_Exercise aim_:
Copy every entry below, exactly and in full.

-------- Record set

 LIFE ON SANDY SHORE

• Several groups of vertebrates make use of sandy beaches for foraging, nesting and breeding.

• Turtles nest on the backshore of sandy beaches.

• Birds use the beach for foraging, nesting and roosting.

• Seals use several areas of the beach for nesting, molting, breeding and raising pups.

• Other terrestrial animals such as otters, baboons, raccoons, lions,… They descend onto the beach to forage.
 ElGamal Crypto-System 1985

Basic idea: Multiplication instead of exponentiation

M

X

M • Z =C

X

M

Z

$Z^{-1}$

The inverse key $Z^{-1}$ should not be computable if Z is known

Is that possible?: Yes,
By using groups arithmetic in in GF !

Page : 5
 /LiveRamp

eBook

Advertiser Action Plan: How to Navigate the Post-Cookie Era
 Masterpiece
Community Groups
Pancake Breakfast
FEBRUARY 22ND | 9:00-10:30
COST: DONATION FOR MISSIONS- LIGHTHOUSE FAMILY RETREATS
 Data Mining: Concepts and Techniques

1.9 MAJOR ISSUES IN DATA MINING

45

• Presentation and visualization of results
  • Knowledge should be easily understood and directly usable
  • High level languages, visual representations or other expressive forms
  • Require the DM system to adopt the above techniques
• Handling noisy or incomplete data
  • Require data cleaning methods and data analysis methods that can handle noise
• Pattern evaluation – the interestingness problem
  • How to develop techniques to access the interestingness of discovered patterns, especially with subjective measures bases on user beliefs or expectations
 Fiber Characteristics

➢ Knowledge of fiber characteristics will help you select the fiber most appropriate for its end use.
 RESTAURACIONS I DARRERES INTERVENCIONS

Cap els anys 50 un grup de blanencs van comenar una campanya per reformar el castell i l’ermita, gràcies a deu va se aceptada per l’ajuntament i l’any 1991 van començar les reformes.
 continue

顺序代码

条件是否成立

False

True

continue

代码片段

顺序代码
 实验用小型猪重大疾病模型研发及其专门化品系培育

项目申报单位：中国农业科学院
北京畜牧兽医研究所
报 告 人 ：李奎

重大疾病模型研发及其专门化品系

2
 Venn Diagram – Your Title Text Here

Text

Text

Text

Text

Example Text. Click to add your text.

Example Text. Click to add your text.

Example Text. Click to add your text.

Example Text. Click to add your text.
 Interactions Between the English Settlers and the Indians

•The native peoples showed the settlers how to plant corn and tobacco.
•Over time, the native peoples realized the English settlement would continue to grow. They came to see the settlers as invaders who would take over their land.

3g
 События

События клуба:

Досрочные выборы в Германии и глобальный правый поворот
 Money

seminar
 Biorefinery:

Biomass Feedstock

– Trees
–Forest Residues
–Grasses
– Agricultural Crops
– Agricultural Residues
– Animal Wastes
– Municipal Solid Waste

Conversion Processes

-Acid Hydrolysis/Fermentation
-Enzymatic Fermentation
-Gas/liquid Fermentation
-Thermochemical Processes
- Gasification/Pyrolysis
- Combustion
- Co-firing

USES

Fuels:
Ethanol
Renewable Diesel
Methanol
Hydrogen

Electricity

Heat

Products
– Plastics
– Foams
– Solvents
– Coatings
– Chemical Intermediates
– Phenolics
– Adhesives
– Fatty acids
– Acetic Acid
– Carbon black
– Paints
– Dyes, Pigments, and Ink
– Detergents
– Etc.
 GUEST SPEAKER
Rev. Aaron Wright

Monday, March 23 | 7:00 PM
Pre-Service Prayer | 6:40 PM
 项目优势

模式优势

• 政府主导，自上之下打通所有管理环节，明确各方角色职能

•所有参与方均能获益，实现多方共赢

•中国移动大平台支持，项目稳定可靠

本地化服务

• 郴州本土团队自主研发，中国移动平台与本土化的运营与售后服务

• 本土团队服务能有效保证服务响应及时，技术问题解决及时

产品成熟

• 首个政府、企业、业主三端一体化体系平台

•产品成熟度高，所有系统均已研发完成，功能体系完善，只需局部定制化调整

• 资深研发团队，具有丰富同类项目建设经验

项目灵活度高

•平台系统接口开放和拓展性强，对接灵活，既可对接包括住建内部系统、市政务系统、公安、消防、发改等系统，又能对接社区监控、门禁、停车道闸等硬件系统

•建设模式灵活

----------------

_Written solution_:
 LIFE ON SANDY SHORE

• Several groups of vertebrates make use of sandy beaches for foraging, nesting and breeding.

• Turtles nest on the backshore of sandy beaches.

• Birds use the beach for foraging, nesting and roosting.

• Seals use several areas of the beach for nesting, molting, breeding and raising pups.

• Other terrestrial animals such as otters, baboons, raccoons, lions,… They descend onto the beach to forage.
 ElGamal Crypto-System 1985

Basic idea: Multiplication instead of exponentiation

M

X

M • Z =C

X

M

Z

$Z^{-1}$

The inverse key $Z^{-1}$ should not be computable if Z is known

Is that possible?: Yes,
By using groups arithmetic in in GF !

Page : 5
 /LiveRamp

eBook

Advertiser Action Plan: How to Navigate the Post-Cookie Era
 Masterpiece
Community Groups
Pancake Breakfast
FEBRUARY 22ND | 9:00-10:30
COST: DONATION FOR MISSIONS- LIGHTHOUSE FAMILY RETREATS
 Data Mining: Concepts and Techniques

1.9 MAJOR ISSUES IN DATA MINING

45

• Presentation and visualization of results
  • Knowledge should be easily understood and directly usable
  • High level languages, visual representations or other expressive forms
  • Require the DM system to adopt the above techniques
• Handling noisy or incomplete data
  • Require data cleaning methods and data analysis methods that can handle noise
• Pattern evaluation – the interestingness problem
  • How to develop techniques to access the interestingness of discovered patterns, especially with subjective measures bases on user beliefs or expectations
 Fiber Characteristics

➢ Knowledge of fiber characteristics will help you select the fiber most appropriate for its end use.
 RESTAURACIONS I DARRERES INTERVENCIONS

Cap els anys 50 un grup de blanencs van comenar una campanya per reformar el castell i l’ermita, gràcies a deu va se aceptada per l’ajuntament i l’any 1991 van començar les reformes.
 continue

顺序代码

条件是否成立

False

True

continue

代码片段

顺序代码
 实验用小型猪重大疾病模型研发及其专门化品系培育

项目申报单位：中国农业科学院
北京畜牧兽医研究所
报 告 人 ：李奎

重大疾病模型研发及其专门化品系

2
 Venn Diagram – Your Title Text Here

Text

Text

Text

Text

Example Text. Click to add your text.

Example Text. Click to add your text.

Example Text. Click to add your text.

Example Text. Click to add your text.
 Interactions Between the English Settlers and the Indians

•The native peoples showed the settlers how to plant corn and tobacco.
•Over time, the native peoples realized the English settlement would continue to grow. They came to see the settlers as invaders who would take over their land.

3g
 События

События клуба:

Досрочные выборы в Германии и глобальный правый поворот
 Money

seminar
 Biorefinery:

Biomass Feedstock

– Trees
–Forest Residues
–Grasses
– Agricultural Crops
– Agricultural Residues
– Animal Wastes
– Municipal Solid Waste

Conversion Processes

-Acid Hydrolysis/Fermentation
-Enzymatic Fermentation
-Gas/liquid Fermentation
-Thermochemical Processes
- Gasification/Pyrolysis
- Combustion
- Co-firing

USES

Fuels:
Ethanol
Renewable Diesel
Methanol
Hydrogen

Electricity

Heat

Products
– Plastics
– Foams
– Solvents
– Coatings
– Chemical Intermediates
– Phenolics
– Adhesives
– Fatty acids
– Acetic Acid
– Carbon black
– Paints
– Dyes, Pigments, and Ink
– Detergents
– Etc.
 GUEST SPEAKER
Rev. Aaron Wright

Monday, March 23 | 7:00 PM
Pre-Service Prayer | 6:40 PM
 项目优势

模式优势

• 政府主导，自上之下打通所有管理环节，明确各方角色职能

•所有参与方均能获益，实现多方共赢

•中国移动大平台支持，项目稳定可靠

本地化服务

• 郴州本土团队自主研发，中国移动平台与本土化的运营与售后服务

• 本土团队服务能有效保证服务响应及时，技术问题解决及时

产品成熟

• 首个政府、企业、业主三端一体化体系平台

•产品成熟度高，所有系统均已研发完成，功能体系完善，只需局部定制化调整

• 资深研发团队，具有丰富同类项目建设经验

项目灵活度高

•平台系统接口开放和拓展性强，对接灵活，既可对接包括住建内部系统、市政务系统、公安、消防、发改等系统，又能对接社区监控、门禁、停车道闸等硬件系统

•建设模式灵活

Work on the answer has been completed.